[Entries drawn from a collection]
════════
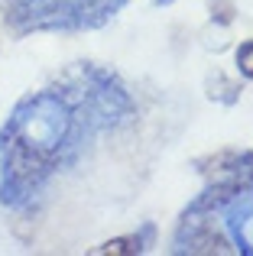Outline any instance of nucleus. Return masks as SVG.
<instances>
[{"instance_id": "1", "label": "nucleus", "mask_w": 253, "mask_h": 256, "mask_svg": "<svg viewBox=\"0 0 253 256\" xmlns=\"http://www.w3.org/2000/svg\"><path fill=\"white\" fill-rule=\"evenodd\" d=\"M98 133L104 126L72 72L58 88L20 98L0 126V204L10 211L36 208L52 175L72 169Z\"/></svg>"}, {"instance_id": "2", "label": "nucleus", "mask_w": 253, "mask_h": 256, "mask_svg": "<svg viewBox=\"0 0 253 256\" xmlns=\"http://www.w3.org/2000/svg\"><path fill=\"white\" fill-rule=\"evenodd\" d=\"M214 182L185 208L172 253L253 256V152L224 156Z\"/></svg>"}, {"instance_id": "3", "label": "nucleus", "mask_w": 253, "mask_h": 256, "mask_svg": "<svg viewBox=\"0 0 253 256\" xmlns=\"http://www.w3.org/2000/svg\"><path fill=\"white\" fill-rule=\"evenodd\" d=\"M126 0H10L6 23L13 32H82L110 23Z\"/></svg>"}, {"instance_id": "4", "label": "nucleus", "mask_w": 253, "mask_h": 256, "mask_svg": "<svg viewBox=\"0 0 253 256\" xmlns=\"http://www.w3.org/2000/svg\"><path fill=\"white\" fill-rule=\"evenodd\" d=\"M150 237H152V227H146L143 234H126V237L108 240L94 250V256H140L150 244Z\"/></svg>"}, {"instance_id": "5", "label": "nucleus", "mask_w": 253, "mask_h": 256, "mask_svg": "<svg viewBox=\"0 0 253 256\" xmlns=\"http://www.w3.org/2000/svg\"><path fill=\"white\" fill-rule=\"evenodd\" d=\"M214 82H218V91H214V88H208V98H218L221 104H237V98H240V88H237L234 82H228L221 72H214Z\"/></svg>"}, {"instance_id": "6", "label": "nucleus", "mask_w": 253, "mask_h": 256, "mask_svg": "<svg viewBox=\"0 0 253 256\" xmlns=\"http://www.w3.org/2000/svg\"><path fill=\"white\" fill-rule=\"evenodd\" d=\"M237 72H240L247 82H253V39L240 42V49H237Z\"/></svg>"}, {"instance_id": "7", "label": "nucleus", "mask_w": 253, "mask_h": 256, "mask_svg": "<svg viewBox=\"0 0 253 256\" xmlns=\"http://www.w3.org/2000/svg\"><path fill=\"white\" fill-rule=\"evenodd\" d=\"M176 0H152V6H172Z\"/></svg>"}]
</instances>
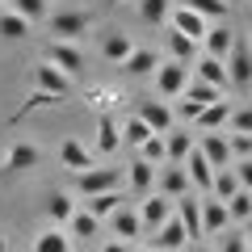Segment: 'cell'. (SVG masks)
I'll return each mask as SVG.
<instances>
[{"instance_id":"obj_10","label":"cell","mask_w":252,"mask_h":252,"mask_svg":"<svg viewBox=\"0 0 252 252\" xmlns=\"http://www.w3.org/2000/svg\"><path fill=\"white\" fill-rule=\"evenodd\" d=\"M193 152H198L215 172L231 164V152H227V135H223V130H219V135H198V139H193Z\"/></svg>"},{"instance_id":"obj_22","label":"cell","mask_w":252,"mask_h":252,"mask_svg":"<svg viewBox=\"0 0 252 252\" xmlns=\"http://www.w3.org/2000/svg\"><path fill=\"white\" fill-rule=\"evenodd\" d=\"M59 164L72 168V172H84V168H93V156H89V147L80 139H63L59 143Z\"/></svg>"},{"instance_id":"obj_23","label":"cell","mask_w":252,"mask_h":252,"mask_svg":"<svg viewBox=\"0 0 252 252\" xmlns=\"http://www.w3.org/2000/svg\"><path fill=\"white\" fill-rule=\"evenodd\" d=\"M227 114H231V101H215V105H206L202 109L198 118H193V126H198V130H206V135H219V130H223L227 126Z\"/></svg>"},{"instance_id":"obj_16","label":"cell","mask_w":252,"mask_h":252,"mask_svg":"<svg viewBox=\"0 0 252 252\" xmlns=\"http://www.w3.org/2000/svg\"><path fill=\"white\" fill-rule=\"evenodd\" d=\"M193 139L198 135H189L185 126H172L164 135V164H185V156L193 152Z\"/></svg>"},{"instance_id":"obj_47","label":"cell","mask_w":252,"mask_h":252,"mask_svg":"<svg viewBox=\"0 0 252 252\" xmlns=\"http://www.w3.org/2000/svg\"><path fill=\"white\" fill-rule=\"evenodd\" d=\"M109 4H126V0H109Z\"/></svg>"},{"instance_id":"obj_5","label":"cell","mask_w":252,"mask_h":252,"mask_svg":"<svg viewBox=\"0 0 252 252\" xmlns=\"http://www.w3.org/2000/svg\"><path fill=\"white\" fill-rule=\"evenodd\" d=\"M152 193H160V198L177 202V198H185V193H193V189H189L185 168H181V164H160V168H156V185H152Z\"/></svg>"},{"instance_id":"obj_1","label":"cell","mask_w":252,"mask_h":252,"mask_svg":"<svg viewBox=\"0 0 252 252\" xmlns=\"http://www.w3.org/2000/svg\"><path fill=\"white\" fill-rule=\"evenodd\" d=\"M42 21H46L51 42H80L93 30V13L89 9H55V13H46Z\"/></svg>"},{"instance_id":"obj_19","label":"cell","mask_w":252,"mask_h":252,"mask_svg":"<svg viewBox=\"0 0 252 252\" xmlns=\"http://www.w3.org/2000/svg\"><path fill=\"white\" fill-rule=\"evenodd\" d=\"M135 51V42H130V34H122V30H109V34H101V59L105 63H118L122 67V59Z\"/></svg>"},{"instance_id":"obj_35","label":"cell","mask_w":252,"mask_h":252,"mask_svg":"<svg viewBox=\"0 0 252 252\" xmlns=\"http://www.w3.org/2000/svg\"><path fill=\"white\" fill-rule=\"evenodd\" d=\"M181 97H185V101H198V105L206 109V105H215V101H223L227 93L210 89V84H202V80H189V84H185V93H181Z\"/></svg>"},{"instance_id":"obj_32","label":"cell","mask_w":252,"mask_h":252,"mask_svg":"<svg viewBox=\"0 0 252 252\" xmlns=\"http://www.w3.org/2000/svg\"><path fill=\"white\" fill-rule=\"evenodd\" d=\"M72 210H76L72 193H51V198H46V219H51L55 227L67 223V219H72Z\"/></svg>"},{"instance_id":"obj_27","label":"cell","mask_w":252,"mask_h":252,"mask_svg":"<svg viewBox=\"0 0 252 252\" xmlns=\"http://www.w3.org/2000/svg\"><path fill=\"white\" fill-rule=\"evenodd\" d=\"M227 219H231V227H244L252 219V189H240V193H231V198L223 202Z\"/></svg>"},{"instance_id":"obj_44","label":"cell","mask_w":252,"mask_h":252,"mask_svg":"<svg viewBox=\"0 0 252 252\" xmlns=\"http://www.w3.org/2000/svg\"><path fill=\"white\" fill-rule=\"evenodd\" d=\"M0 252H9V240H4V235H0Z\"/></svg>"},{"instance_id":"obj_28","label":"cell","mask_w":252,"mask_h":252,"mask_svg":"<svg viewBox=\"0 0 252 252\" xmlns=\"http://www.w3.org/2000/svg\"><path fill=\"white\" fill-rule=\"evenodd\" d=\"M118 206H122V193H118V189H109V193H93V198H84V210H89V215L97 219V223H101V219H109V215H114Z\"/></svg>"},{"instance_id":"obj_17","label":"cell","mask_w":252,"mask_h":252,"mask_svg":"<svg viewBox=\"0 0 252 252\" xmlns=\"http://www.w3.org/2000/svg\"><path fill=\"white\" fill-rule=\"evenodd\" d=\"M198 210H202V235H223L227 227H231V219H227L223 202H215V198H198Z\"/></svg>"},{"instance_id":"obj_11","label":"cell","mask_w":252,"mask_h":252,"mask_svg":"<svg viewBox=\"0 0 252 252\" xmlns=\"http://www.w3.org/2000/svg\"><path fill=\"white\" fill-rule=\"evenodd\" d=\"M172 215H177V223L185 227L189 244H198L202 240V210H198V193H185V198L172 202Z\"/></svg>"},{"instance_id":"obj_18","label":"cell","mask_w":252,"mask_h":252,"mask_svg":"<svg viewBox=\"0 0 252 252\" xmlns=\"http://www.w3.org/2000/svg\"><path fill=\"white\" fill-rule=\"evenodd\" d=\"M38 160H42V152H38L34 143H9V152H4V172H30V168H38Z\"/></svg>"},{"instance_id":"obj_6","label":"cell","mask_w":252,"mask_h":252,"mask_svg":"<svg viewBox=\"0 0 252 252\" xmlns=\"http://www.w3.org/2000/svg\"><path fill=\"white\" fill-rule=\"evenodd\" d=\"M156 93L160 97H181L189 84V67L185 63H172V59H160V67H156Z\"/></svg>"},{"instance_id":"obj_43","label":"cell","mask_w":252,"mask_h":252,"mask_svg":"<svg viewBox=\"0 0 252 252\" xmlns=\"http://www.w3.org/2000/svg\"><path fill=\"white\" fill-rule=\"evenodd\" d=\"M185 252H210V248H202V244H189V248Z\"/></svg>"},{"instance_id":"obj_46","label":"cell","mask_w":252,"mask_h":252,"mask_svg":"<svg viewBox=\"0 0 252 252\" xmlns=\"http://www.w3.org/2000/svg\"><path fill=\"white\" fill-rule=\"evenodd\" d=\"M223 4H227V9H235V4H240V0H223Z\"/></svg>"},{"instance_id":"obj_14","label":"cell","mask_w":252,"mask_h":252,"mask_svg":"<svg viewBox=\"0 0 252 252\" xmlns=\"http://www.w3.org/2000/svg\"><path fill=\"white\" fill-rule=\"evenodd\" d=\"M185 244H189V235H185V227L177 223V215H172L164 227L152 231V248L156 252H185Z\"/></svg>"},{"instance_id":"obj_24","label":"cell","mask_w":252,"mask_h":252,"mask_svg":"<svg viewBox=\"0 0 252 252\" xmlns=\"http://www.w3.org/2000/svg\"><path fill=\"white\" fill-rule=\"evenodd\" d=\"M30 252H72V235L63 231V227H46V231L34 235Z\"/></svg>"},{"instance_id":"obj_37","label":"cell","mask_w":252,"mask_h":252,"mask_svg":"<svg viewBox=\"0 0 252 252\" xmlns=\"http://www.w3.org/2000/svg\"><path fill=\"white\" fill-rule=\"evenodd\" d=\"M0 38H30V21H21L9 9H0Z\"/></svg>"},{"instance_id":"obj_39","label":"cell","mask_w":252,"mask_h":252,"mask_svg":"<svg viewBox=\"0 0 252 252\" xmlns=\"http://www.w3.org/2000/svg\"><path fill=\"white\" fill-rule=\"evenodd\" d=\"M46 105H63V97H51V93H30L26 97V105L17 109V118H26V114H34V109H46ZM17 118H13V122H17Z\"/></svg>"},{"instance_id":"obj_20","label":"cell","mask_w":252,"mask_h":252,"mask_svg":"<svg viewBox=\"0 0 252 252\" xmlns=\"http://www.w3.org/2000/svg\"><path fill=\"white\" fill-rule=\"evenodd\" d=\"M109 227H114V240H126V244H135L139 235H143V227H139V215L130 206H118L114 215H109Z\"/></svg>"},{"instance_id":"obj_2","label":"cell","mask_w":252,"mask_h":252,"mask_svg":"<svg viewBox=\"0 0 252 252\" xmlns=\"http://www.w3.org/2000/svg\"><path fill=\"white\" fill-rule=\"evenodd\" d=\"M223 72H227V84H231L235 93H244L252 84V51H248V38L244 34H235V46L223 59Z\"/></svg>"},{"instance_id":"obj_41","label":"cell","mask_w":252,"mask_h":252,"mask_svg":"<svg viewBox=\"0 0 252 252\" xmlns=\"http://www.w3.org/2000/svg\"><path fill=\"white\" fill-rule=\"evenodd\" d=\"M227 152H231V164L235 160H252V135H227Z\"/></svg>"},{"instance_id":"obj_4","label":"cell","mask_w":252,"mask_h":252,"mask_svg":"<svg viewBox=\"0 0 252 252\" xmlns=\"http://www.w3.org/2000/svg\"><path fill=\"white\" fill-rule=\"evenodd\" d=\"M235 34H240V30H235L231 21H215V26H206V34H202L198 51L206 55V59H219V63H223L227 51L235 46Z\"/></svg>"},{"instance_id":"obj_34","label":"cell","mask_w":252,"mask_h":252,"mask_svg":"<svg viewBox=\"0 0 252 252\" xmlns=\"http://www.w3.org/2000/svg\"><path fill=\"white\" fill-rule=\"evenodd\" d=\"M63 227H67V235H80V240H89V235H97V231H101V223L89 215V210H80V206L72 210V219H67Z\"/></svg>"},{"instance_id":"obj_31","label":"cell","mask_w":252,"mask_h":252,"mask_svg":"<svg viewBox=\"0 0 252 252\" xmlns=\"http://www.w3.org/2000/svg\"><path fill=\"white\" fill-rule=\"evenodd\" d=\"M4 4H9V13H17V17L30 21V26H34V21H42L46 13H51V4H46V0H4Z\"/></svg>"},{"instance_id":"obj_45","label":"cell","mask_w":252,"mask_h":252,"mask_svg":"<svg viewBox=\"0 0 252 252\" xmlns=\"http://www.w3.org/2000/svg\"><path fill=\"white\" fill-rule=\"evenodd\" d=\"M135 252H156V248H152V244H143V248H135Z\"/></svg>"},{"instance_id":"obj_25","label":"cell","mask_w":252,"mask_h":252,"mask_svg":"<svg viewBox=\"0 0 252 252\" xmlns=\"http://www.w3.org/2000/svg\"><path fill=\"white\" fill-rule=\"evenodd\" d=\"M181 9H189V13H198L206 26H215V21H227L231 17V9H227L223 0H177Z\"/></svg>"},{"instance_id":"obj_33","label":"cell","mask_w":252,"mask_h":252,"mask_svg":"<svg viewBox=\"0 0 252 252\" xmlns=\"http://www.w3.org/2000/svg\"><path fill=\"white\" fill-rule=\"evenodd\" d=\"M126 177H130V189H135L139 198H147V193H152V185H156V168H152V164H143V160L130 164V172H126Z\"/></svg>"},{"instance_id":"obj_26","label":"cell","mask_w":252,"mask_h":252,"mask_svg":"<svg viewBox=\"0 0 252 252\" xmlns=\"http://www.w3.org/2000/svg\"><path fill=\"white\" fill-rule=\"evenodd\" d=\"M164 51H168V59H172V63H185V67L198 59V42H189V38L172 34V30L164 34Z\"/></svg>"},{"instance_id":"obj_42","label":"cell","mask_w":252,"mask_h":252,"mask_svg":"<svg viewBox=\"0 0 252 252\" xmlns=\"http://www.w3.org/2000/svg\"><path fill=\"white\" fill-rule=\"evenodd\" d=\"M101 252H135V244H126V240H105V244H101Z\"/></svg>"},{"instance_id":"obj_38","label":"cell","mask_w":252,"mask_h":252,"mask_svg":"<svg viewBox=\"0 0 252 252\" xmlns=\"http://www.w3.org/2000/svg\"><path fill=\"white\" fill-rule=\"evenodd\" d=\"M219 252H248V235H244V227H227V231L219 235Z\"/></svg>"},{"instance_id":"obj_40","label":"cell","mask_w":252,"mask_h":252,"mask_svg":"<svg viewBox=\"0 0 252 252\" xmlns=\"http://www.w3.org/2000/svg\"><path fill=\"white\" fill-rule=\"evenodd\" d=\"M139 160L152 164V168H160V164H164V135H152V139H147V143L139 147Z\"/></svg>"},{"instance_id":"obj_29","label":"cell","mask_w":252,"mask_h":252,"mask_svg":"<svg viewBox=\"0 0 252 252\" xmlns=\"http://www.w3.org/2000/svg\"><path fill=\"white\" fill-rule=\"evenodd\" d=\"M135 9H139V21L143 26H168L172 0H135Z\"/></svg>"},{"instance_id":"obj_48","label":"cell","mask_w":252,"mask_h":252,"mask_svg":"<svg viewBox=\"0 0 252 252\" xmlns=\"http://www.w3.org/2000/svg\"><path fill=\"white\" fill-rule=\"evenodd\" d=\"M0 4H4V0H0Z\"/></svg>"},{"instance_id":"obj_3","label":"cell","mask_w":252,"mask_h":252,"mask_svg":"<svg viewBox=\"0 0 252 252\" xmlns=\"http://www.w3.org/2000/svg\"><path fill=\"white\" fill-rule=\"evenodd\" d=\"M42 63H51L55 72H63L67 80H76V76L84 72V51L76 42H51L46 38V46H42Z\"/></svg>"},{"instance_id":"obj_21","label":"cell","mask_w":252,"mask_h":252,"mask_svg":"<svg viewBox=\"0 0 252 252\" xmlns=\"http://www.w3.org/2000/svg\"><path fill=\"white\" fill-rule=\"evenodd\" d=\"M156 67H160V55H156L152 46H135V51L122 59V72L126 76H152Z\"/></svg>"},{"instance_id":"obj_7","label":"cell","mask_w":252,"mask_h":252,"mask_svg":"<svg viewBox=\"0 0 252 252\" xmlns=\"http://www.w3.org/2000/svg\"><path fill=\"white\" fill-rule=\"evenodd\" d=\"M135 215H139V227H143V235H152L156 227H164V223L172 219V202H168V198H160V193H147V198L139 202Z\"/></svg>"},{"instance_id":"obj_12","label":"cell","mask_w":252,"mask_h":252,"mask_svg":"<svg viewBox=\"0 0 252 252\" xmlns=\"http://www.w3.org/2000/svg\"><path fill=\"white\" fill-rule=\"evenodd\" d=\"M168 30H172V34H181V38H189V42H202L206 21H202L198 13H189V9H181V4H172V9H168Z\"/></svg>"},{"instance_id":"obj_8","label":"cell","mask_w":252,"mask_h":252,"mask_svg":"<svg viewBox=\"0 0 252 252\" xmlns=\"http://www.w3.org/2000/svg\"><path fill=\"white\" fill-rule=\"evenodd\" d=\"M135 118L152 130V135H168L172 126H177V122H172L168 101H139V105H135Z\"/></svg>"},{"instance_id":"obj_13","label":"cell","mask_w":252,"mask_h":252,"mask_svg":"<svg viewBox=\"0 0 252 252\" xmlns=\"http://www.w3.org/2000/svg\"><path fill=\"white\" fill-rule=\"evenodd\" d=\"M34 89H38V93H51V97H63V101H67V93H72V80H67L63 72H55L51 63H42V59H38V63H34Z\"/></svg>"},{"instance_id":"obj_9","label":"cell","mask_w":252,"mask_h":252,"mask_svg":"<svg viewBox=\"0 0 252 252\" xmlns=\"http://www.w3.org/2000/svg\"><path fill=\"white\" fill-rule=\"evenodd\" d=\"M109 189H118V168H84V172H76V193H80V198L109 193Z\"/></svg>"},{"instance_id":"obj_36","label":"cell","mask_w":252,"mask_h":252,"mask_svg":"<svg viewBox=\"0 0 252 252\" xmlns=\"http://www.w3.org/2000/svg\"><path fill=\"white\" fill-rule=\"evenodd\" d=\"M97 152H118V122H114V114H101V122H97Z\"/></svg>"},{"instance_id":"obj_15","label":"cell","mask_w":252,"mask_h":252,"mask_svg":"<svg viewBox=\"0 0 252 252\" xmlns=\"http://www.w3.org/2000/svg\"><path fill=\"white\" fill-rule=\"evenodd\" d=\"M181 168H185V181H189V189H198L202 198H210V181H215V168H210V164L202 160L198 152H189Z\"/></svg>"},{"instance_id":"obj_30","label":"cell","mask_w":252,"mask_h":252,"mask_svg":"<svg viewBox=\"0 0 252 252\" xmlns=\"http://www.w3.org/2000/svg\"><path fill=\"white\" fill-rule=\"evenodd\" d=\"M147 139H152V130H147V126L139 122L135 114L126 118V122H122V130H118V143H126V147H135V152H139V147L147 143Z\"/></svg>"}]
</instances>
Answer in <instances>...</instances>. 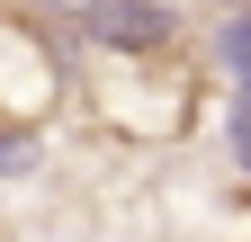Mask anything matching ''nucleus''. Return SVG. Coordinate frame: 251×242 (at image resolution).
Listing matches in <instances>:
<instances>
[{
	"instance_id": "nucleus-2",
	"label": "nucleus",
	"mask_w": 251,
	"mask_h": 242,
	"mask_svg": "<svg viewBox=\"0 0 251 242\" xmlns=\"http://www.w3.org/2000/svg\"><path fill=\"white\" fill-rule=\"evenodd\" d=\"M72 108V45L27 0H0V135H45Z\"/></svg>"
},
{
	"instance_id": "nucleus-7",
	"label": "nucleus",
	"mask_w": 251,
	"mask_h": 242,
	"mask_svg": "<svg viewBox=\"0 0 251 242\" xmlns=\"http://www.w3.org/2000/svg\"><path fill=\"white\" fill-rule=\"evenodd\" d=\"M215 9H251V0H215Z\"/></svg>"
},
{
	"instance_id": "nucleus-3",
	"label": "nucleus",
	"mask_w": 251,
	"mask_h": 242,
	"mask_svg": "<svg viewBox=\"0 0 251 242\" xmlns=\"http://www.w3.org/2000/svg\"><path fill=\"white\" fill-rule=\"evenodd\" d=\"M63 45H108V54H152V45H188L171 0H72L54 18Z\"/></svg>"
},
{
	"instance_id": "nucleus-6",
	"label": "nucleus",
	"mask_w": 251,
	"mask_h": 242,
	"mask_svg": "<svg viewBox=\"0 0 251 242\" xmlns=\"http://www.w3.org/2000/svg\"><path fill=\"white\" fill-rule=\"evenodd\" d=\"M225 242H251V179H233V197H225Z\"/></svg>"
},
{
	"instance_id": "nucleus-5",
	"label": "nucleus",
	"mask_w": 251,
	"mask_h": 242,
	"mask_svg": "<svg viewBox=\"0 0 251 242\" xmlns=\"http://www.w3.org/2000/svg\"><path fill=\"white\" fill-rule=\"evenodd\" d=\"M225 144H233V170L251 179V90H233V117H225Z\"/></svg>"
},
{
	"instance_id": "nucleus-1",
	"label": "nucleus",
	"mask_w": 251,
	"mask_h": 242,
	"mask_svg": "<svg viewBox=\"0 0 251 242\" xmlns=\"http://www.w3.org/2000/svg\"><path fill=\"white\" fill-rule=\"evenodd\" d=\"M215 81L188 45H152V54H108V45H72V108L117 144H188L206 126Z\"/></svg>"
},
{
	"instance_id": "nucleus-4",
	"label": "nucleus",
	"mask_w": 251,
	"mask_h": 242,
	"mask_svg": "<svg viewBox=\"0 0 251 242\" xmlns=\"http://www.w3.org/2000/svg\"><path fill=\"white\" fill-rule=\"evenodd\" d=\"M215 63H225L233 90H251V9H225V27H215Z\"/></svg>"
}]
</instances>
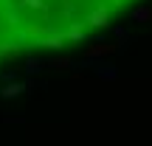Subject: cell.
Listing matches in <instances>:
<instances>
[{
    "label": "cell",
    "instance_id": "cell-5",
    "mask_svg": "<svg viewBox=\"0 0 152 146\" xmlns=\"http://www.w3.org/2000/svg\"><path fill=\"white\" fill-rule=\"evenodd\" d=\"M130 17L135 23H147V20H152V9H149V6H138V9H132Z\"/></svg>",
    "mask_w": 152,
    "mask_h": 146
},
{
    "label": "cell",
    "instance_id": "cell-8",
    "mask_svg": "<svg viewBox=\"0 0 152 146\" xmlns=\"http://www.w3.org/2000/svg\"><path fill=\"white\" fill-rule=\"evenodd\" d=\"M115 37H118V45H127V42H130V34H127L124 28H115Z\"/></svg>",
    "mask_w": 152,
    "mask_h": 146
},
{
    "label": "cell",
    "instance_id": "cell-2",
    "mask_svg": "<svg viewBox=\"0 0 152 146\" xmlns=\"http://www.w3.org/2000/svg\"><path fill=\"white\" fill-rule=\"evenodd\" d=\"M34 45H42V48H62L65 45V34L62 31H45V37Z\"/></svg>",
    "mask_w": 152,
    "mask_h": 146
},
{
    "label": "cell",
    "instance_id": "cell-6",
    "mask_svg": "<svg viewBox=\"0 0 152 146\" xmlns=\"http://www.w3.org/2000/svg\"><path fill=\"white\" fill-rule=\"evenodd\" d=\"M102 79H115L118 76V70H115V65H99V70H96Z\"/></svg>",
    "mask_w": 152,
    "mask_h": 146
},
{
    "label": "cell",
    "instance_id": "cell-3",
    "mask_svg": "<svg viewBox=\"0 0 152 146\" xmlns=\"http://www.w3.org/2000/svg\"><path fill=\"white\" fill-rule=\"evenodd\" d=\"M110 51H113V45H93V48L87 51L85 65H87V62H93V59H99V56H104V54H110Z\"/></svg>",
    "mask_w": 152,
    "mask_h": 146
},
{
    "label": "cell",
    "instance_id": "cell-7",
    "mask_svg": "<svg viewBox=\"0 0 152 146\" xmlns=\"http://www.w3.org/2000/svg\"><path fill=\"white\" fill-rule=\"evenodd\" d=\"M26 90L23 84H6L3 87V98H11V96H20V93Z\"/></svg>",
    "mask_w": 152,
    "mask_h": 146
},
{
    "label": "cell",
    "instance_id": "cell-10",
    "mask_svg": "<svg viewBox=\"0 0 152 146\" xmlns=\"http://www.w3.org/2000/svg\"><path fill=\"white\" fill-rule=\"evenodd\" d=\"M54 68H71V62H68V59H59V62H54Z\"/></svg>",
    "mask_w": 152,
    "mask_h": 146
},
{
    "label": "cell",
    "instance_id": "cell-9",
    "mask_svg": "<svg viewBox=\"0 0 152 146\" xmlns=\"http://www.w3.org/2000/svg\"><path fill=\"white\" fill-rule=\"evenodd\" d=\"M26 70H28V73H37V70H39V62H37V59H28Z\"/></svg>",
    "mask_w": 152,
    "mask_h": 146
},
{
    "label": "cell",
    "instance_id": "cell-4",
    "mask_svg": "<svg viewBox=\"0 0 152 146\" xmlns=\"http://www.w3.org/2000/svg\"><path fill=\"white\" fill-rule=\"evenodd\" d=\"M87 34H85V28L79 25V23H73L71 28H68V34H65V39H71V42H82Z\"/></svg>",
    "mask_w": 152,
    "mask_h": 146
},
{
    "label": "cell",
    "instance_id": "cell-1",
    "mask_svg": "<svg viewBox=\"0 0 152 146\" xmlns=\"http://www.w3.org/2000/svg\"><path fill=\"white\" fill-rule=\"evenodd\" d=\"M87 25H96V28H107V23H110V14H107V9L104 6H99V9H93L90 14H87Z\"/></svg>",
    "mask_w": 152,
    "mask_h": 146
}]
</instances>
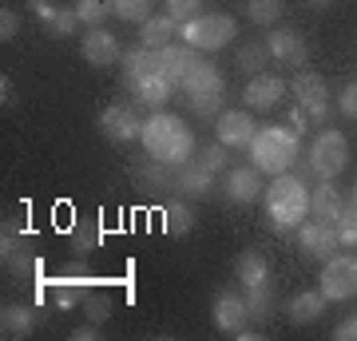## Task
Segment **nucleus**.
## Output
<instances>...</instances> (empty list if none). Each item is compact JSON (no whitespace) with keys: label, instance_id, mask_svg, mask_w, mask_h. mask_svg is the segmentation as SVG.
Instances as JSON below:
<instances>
════════
**Exercise directions**
Collect every line of the material above that contains the string "JSON", and reproduce each one in full.

**Worked solution**
<instances>...</instances> (empty list if none). Each item is compact JSON (no whitespace) with keys: label, instance_id, mask_svg, mask_w, mask_h. mask_svg is the segmentation as SVG.
Instances as JSON below:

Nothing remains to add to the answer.